Qui cède sous mon poids.
Sans que je puisse me rendre compte de quoi que ce soit, je me retrouve les fesses par terre sous les rires des mannequins de la table des beaux gosses.
Oh.
Je crois que je préfère faire semblant d'être morte et ne jamais me relever.
Malheureusement Alison n'est pas de cet avis et me force à me lever tant bien que mal. Lola pendant ce temps se lève et part insulter copieusement la table des beaux gosses. Alison règle les boissons et nous quittons le bar sous les regards médusés de ses clients. Même après notre sortie, Lola fulmine :
- Tu peux me dire où elle est passée la galanterie ? Je te jure j'aurais pu les castrer.
Je soupire et place mes deux bras sous ceux de mes amies.
- Ce n'est pas grave tu sais. Et puis toi aussi tu as ris.
- Évidemment, s'exclame t-elle. Mais moi j'ai le droit de me foutre de ta gueule ! Pas eux !
Je suppose que c'est logique dans sa tête.
- Et maintenant on fait quoi, demandé-je à mes amis.
Alison désigne le bâtiment de l'autre côté de la route. Une petite supérette sans prétention et encore ouverte malgré l'heure tardive.
Ce que je lis dans les yeux d'Alison me fait comprendre que la fin de la soirée s'annonce... épicée.
***
- Passe la bouteille fais pas ton... comment on dit déjà ? Ton... négoste... éloïste ?
- Égoïste peut-être non ?
- Ouais voilà. Passe.
Lola lui passe la précieuse bouteille pendant que j'essaye de comprendre comment marche cette maudite peinture en bombe.
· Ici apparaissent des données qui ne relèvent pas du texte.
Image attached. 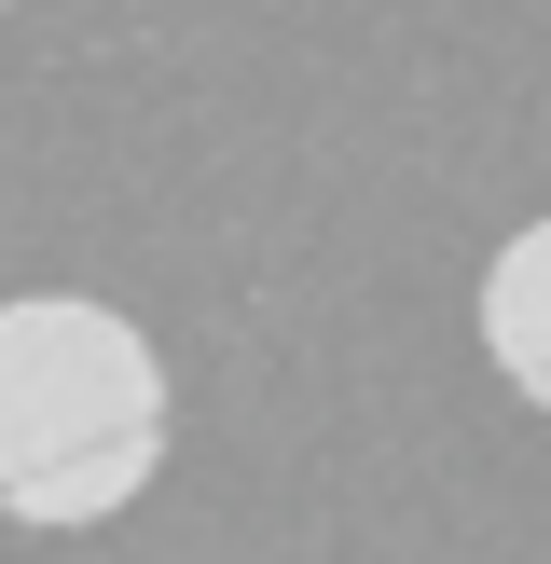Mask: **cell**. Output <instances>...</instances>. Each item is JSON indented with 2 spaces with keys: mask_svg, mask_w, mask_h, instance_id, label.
<instances>
[{
  "mask_svg": "<svg viewBox=\"0 0 551 564\" xmlns=\"http://www.w3.org/2000/svg\"><path fill=\"white\" fill-rule=\"evenodd\" d=\"M0 14H14V0H0Z\"/></svg>",
  "mask_w": 551,
  "mask_h": 564,
  "instance_id": "cell-3",
  "label": "cell"
},
{
  "mask_svg": "<svg viewBox=\"0 0 551 564\" xmlns=\"http://www.w3.org/2000/svg\"><path fill=\"white\" fill-rule=\"evenodd\" d=\"M180 427L165 345L97 290H14L0 303V523L83 538L138 510Z\"/></svg>",
  "mask_w": 551,
  "mask_h": 564,
  "instance_id": "cell-1",
  "label": "cell"
},
{
  "mask_svg": "<svg viewBox=\"0 0 551 564\" xmlns=\"http://www.w3.org/2000/svg\"><path fill=\"white\" fill-rule=\"evenodd\" d=\"M483 358L523 413H551V220H523L483 262Z\"/></svg>",
  "mask_w": 551,
  "mask_h": 564,
  "instance_id": "cell-2",
  "label": "cell"
}]
</instances>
- Tu crois qu'il faut... secouer ?
Lola me prend la bombe des mains et l'inspecte elle aussi.
- Mais non espèce de phallus... doré.
- Oh c'est bon ça ! S'exclame Alison. Je vais marquer ça !
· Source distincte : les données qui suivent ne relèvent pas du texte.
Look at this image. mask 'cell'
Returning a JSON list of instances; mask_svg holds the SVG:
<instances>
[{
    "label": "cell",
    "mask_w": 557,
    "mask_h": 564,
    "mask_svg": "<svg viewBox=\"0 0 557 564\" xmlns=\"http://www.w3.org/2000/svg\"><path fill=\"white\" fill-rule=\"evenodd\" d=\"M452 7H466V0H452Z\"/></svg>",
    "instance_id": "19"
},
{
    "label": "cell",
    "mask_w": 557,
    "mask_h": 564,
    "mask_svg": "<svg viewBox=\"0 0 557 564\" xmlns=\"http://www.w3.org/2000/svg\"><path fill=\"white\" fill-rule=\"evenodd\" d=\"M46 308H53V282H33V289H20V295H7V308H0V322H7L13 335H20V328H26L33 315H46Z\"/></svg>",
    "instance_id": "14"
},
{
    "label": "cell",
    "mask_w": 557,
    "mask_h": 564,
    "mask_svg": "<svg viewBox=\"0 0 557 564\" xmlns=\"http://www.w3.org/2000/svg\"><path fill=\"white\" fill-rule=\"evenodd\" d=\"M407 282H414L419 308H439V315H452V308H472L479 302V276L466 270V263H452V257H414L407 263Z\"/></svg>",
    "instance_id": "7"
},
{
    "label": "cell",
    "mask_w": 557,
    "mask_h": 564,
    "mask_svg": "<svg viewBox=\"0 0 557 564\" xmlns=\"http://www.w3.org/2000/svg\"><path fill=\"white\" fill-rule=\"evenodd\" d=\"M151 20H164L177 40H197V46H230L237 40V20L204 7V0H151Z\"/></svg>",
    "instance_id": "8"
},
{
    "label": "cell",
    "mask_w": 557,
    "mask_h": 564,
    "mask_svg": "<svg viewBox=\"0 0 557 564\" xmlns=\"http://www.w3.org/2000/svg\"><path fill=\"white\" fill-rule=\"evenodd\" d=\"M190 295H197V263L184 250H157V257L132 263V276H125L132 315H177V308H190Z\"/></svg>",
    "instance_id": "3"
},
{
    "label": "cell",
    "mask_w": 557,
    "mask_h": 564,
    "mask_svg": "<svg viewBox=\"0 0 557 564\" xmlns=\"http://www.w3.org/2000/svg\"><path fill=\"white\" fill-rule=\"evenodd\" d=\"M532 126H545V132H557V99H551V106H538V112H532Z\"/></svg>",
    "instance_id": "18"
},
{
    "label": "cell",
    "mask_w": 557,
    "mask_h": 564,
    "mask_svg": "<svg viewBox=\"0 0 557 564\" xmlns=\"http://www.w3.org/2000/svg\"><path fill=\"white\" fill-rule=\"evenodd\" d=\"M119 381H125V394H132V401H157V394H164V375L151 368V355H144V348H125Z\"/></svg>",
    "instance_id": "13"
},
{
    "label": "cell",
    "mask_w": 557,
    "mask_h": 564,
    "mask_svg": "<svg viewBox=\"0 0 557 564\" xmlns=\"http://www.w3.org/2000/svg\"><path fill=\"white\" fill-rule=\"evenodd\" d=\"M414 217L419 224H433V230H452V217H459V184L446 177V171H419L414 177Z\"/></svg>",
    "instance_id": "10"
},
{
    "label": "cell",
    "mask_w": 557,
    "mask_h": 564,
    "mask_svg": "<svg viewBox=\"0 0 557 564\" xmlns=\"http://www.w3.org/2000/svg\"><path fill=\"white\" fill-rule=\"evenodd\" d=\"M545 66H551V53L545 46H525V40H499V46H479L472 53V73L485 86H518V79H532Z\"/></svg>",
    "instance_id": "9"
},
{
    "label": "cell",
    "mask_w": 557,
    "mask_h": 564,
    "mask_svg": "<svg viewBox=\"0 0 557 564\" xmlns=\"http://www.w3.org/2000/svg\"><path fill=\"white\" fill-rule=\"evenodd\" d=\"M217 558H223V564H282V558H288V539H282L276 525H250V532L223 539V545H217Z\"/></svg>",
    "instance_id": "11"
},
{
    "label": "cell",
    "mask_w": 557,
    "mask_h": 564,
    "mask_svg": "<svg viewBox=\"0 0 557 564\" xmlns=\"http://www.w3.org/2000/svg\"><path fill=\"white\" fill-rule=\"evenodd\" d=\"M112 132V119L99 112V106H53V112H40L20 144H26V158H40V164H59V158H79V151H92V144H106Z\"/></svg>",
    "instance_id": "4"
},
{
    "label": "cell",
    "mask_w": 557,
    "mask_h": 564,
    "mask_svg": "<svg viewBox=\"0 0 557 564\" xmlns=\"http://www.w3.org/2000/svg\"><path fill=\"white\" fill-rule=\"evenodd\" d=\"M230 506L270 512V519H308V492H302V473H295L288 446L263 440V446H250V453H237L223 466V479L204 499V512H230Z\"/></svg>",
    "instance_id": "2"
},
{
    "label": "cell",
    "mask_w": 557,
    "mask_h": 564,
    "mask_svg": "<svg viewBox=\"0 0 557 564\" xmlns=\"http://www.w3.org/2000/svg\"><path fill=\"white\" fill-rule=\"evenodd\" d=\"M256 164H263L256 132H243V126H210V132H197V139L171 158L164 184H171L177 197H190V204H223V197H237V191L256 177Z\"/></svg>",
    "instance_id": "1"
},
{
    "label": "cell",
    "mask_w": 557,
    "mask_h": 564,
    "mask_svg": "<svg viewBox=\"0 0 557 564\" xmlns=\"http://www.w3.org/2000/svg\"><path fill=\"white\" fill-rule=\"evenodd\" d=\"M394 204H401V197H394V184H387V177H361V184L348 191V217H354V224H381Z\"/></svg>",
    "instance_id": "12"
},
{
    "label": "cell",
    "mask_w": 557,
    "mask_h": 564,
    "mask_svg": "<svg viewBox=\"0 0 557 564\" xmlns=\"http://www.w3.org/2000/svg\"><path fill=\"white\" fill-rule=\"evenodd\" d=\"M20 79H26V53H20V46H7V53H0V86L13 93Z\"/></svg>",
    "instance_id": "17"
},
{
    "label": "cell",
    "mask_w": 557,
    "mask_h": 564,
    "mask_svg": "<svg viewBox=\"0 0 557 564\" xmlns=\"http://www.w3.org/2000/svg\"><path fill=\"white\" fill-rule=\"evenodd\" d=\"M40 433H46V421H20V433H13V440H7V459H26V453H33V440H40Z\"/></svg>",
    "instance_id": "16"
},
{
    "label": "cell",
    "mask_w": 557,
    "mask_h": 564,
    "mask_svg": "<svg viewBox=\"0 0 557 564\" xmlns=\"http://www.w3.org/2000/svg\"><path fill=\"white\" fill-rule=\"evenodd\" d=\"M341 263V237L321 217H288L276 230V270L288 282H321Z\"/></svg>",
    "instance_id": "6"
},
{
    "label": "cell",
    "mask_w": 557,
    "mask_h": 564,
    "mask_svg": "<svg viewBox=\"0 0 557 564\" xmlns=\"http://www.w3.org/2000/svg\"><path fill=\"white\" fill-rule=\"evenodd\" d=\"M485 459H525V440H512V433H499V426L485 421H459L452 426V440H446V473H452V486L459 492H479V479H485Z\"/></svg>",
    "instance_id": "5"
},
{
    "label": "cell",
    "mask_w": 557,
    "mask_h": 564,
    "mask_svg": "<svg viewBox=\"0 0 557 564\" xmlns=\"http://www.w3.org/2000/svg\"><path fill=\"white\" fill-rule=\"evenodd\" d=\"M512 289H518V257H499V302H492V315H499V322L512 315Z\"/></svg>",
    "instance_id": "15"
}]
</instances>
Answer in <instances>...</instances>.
Nous lui faisons signe de baisser le volume.
- Tais toi sinon on va réveiller tout le voisinage !
Après une bonne demie heure nous comprenons enfin le système de la bombe de peinture et nous la donnons à Alison. Nous sommes toutes trois soûles, Alison beaucoup plus que Lola et moi.
Le résultat promet d'être magnifique.
Alison commence alors à tracer sur la magnifique carrosserie de la voiture de Connard Ultime, le début de son œuvre. Très vite les mots "tu n'es qu'un phallus et tu n'es même pas doré" apparaissent en noir sur une peinture blanche. Il manque certaines lettres, les mots sont tordus mais le message est clair. Alison passe ensuite la peinture à Lola qui assise sur le perron de Connard Ultime, commence à tracer avec application des pénis sur la façade de sa maison. Viens alors mon tour, je décide de compléter le chef d'œuvre de Lola en dessinant une licorne géante qui ressemble finalement plus à un pénis qu'à une licorne.
Pas grave, j'aurais essayé.
En dessous j'écris avec application que nous viendrons à son mariage et je le traite ensuite d'opossum bourré.
Nous nous en allons ensuite gaiement, heureuses d'avoir pu donner à cette maison l'éclat qu'elle mérite.
Du moins sous ces dessins quelque peu immatures, le message est clair.
Tu vas le payer. Très, mais alors très cher.